[WORK TO DO] Copy the listing exactly as it stands, everything from the line containing "With this photograph" down to the end of the listing, and leave the pictures out of your answer.

[STORED DATA]
• • •
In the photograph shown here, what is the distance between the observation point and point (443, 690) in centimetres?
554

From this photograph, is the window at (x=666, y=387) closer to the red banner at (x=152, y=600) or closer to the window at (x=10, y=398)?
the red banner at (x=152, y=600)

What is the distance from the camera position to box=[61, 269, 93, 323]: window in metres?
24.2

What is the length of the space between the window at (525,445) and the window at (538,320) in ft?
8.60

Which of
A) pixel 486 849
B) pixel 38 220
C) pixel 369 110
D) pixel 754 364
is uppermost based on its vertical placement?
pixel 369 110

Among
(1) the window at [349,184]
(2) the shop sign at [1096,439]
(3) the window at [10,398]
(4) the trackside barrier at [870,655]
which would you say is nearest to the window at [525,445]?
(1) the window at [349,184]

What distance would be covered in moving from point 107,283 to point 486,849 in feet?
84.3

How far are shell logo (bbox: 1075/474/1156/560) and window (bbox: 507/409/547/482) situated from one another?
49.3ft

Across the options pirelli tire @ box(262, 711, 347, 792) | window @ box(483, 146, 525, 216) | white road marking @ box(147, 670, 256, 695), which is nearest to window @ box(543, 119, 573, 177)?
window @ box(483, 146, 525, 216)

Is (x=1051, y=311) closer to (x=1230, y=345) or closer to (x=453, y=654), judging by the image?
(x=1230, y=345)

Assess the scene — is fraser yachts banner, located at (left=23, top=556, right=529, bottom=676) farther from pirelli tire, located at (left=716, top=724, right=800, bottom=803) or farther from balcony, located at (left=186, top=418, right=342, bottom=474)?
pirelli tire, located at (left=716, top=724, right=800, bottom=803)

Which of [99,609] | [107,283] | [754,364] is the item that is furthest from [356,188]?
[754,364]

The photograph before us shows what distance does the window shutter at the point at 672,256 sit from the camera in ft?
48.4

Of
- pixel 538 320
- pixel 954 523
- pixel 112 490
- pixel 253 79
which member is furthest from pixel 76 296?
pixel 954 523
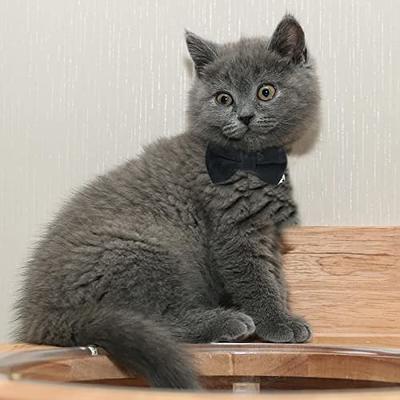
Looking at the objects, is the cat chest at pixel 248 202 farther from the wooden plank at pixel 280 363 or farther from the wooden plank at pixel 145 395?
the wooden plank at pixel 145 395

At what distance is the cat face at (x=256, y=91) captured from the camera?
4.90 ft

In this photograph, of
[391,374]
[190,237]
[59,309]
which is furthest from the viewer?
[190,237]

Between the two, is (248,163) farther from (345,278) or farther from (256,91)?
(345,278)

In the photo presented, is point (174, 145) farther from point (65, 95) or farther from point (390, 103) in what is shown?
point (390, 103)

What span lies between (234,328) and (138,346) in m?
0.36

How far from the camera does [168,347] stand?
3.28 ft

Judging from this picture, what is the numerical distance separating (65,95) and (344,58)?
0.68m

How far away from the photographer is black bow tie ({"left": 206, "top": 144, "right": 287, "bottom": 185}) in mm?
1488

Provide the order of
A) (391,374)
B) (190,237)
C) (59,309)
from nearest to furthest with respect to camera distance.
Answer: (391,374), (59,309), (190,237)

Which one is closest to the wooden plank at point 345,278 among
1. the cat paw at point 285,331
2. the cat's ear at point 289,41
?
the cat paw at point 285,331

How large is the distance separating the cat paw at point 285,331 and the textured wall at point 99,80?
37cm

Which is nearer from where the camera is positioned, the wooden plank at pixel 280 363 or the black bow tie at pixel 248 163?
the wooden plank at pixel 280 363

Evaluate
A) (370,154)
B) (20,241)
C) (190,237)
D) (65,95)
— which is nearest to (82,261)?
(190,237)

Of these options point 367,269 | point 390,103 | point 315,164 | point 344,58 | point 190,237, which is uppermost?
point 344,58
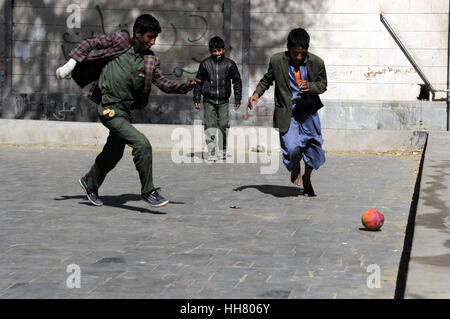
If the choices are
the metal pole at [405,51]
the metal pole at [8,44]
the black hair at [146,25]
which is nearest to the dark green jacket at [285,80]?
the black hair at [146,25]

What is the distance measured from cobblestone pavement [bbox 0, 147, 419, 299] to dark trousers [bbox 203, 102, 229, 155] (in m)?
1.82

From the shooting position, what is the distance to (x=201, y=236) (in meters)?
7.02

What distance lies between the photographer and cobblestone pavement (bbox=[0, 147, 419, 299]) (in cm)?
532

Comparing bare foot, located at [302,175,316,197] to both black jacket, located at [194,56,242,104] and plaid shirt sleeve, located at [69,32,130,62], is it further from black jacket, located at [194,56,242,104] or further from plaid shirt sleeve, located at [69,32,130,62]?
black jacket, located at [194,56,242,104]

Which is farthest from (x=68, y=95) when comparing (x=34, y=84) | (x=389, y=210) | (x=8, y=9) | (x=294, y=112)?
(x=389, y=210)

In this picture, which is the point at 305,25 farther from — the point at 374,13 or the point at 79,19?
the point at 79,19

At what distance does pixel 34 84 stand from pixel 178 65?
3.32m

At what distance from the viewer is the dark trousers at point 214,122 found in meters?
13.7

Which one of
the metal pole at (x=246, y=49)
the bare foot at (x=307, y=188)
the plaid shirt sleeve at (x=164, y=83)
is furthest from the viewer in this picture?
the metal pole at (x=246, y=49)

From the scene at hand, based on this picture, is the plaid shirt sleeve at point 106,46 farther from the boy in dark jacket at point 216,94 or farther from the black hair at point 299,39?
the boy in dark jacket at point 216,94

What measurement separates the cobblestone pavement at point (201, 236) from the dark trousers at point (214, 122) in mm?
1824

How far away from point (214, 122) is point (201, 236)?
680cm

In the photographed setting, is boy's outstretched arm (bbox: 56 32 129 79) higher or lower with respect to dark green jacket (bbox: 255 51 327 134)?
higher

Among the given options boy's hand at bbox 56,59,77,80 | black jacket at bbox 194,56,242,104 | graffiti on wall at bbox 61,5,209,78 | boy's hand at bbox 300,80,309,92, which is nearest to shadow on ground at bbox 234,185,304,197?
boy's hand at bbox 300,80,309,92
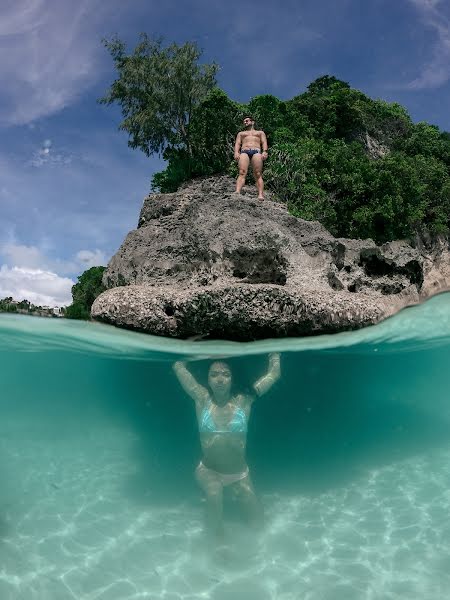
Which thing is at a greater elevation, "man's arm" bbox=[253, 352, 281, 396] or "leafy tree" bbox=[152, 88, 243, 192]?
"leafy tree" bbox=[152, 88, 243, 192]

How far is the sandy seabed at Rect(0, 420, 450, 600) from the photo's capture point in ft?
23.7

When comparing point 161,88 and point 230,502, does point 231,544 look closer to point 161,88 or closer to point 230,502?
point 230,502

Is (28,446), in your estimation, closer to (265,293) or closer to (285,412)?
(265,293)

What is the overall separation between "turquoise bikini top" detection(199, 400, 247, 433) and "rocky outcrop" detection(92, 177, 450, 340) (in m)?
2.28

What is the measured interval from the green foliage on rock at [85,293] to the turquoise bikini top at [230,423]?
219 inches

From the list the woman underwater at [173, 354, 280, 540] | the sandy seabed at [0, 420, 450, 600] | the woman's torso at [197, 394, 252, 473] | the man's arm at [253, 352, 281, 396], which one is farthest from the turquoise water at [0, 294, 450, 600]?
the man's arm at [253, 352, 281, 396]

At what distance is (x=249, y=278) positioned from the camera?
10492mm

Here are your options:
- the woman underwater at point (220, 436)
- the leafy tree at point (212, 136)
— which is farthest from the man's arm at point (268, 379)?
the leafy tree at point (212, 136)

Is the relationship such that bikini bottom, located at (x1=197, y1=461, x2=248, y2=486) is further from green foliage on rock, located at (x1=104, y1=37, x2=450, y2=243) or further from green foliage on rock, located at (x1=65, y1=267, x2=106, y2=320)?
green foliage on rock, located at (x1=104, y1=37, x2=450, y2=243)

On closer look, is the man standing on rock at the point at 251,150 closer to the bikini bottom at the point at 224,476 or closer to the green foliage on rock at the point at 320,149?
the green foliage on rock at the point at 320,149

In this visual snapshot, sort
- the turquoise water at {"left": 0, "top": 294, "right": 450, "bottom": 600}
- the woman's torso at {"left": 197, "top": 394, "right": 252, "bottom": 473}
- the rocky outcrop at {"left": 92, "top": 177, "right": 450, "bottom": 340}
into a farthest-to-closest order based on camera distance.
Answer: the rocky outcrop at {"left": 92, "top": 177, "right": 450, "bottom": 340} < the woman's torso at {"left": 197, "top": 394, "right": 252, "bottom": 473} < the turquoise water at {"left": 0, "top": 294, "right": 450, "bottom": 600}

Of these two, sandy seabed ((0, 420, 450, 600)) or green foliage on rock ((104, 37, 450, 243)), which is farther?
green foliage on rock ((104, 37, 450, 243))

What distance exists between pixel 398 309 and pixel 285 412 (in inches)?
491

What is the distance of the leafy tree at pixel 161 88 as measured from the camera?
2548cm
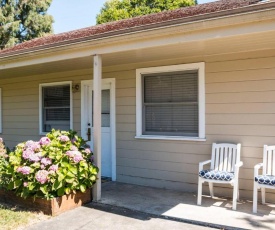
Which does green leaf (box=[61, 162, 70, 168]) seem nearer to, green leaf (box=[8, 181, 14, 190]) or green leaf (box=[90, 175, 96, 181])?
green leaf (box=[90, 175, 96, 181])

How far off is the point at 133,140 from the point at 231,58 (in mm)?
2280

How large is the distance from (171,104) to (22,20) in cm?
1551

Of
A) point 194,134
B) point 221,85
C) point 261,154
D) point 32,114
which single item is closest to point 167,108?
point 194,134

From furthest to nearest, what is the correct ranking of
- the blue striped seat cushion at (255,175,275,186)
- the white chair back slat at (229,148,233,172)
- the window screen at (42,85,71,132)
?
the window screen at (42,85,71,132)
the white chair back slat at (229,148,233,172)
the blue striped seat cushion at (255,175,275,186)

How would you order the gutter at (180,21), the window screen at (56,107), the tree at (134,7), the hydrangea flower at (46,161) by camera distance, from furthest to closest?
the tree at (134,7)
the window screen at (56,107)
the hydrangea flower at (46,161)
the gutter at (180,21)

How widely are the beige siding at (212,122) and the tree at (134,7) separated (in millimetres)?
17453

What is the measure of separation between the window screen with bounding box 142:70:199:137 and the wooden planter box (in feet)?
5.89

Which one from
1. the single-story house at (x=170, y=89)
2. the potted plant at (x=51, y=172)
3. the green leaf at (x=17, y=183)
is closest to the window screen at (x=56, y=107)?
the single-story house at (x=170, y=89)

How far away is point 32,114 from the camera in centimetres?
707

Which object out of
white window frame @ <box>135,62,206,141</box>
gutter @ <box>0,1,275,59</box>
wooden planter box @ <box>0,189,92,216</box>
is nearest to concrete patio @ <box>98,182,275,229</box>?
wooden planter box @ <box>0,189,92,216</box>

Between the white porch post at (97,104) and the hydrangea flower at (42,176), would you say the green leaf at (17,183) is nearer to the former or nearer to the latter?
the hydrangea flower at (42,176)

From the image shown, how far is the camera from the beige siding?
4.30 metres

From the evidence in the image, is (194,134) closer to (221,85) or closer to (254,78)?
(221,85)

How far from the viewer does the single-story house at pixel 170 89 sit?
3.59m
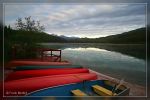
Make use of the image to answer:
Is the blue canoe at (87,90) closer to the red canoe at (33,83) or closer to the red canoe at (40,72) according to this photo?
the red canoe at (33,83)

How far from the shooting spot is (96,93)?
219 cm

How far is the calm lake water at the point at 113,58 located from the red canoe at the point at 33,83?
23 centimetres

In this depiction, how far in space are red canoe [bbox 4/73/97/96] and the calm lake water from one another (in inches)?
9.2

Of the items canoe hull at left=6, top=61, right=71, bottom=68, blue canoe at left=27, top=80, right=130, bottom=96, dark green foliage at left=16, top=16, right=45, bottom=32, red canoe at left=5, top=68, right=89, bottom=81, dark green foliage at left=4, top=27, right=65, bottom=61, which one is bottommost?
blue canoe at left=27, top=80, right=130, bottom=96

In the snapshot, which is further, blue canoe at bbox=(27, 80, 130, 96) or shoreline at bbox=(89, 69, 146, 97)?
shoreline at bbox=(89, 69, 146, 97)

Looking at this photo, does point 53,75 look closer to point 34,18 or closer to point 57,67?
point 57,67

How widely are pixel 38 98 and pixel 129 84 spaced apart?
102 centimetres

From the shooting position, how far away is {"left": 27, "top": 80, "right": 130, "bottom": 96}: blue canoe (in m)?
2.06

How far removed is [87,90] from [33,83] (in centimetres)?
58

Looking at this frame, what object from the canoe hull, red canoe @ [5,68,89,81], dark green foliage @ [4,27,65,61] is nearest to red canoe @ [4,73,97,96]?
red canoe @ [5,68,89,81]

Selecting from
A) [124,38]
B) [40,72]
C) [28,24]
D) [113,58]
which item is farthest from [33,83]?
[124,38]

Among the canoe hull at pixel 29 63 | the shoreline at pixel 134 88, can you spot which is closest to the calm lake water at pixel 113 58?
the shoreline at pixel 134 88

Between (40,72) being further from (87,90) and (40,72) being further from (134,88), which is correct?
(134,88)

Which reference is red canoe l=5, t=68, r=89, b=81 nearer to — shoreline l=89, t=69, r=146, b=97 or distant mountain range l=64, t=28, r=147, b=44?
shoreline l=89, t=69, r=146, b=97
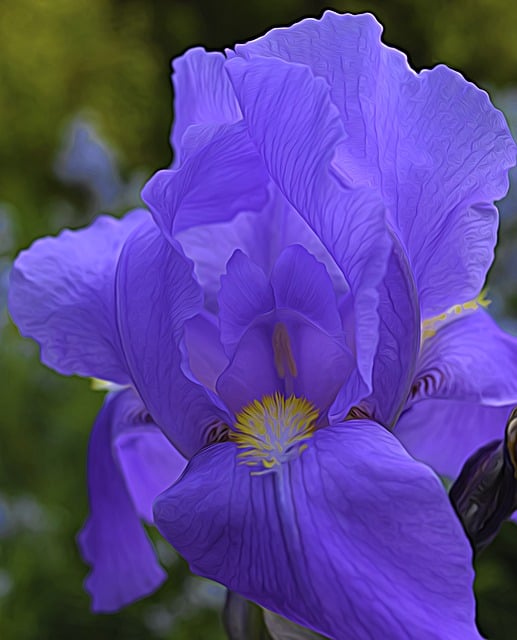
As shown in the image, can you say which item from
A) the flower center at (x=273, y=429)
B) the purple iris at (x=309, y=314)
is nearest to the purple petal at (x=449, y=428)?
the purple iris at (x=309, y=314)

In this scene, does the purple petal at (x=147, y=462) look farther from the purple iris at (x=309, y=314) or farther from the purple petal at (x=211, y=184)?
the purple petal at (x=211, y=184)

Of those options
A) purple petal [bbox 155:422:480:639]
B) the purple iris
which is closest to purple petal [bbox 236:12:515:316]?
the purple iris

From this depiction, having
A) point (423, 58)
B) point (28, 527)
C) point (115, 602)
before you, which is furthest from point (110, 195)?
point (115, 602)

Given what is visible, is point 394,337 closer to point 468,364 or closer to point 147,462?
point 468,364

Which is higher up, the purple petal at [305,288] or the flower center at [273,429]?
the purple petal at [305,288]

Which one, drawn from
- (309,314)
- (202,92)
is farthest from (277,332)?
(202,92)

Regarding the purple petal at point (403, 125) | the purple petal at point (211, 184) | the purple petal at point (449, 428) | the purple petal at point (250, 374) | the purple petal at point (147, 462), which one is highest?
the purple petal at point (403, 125)

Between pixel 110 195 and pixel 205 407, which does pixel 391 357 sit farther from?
pixel 110 195
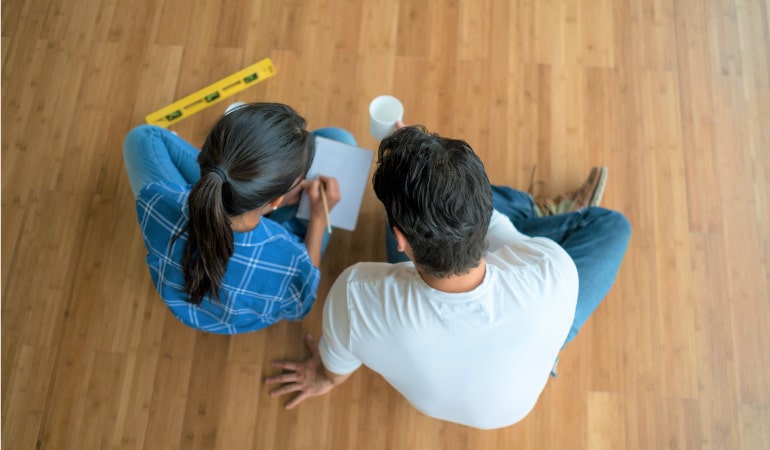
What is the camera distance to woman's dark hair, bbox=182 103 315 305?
2.70 feet

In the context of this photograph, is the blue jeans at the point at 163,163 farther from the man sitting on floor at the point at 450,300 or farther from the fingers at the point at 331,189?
the man sitting on floor at the point at 450,300

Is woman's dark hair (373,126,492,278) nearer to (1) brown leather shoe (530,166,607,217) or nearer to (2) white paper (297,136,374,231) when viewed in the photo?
(2) white paper (297,136,374,231)

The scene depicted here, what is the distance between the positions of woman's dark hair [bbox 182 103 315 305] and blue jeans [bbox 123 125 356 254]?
1.24 feet

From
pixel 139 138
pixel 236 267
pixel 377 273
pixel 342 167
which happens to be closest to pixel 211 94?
pixel 139 138

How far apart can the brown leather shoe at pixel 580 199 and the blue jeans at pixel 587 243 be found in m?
0.12

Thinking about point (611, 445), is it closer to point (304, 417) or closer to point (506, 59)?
point (304, 417)

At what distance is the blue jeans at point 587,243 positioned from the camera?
4.00ft

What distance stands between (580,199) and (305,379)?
0.86 metres

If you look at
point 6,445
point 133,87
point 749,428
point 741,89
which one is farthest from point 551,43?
point 6,445

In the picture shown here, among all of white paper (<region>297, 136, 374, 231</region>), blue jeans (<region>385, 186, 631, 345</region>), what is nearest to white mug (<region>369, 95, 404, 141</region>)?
white paper (<region>297, 136, 374, 231</region>)

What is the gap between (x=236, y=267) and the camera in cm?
100

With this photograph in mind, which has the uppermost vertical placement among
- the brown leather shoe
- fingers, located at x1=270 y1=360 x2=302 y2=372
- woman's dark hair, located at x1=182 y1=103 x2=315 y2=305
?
woman's dark hair, located at x1=182 y1=103 x2=315 y2=305

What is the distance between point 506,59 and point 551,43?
149 millimetres

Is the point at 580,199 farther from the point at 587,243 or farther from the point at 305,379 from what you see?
the point at 305,379
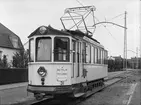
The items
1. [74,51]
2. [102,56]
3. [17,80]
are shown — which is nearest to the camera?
[74,51]

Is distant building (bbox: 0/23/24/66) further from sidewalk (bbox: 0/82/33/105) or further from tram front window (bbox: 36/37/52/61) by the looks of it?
tram front window (bbox: 36/37/52/61)

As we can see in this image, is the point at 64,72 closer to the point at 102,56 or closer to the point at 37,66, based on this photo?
the point at 37,66

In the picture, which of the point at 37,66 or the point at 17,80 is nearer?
the point at 37,66

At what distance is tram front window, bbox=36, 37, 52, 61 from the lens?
10.2 metres

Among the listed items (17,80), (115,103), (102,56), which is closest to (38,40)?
(115,103)

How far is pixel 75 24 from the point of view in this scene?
• • •
[ANSWER TO THE PROBLEM]
With this photograph in mind, which has the uppermost vertical placement among
- the brown leather shoe
- fingers, located at x1=270 y1=360 x2=302 y2=372
- woman's dark hair, located at x1=182 y1=103 x2=315 y2=305
?
woman's dark hair, located at x1=182 y1=103 x2=315 y2=305

What is the distance between point 506,59 and point 551,43?
149 millimetres

Is the point at 580,199 farther from the point at 587,243 or farther from the point at 305,379 from what you see?
the point at 305,379
The items
1. [74,51]
2. [102,56]
3. [17,80]
are shown — which is nearest to the camera?
[74,51]

Is distant building (bbox: 0/23/24/66) further from sidewalk (bbox: 0/82/33/105) or further from tram front window (bbox: 36/37/52/61) by the looks of it?
tram front window (bbox: 36/37/52/61)

As we can see in this image, is the point at 64,72 closer to the point at 102,56 or closer to the point at 37,66, based on this photo?
the point at 37,66

In the picture, which of the point at 37,66 or the point at 17,80 is nearer?
the point at 37,66

At what distance is tram front window, bbox=36, 37, 52, 61 from the lens?
10.2 metres

Among the listed items (17,80), (115,103), (102,56), which is closest to (38,40)?
(115,103)

How far is pixel 75 24 from the point of view in this scene?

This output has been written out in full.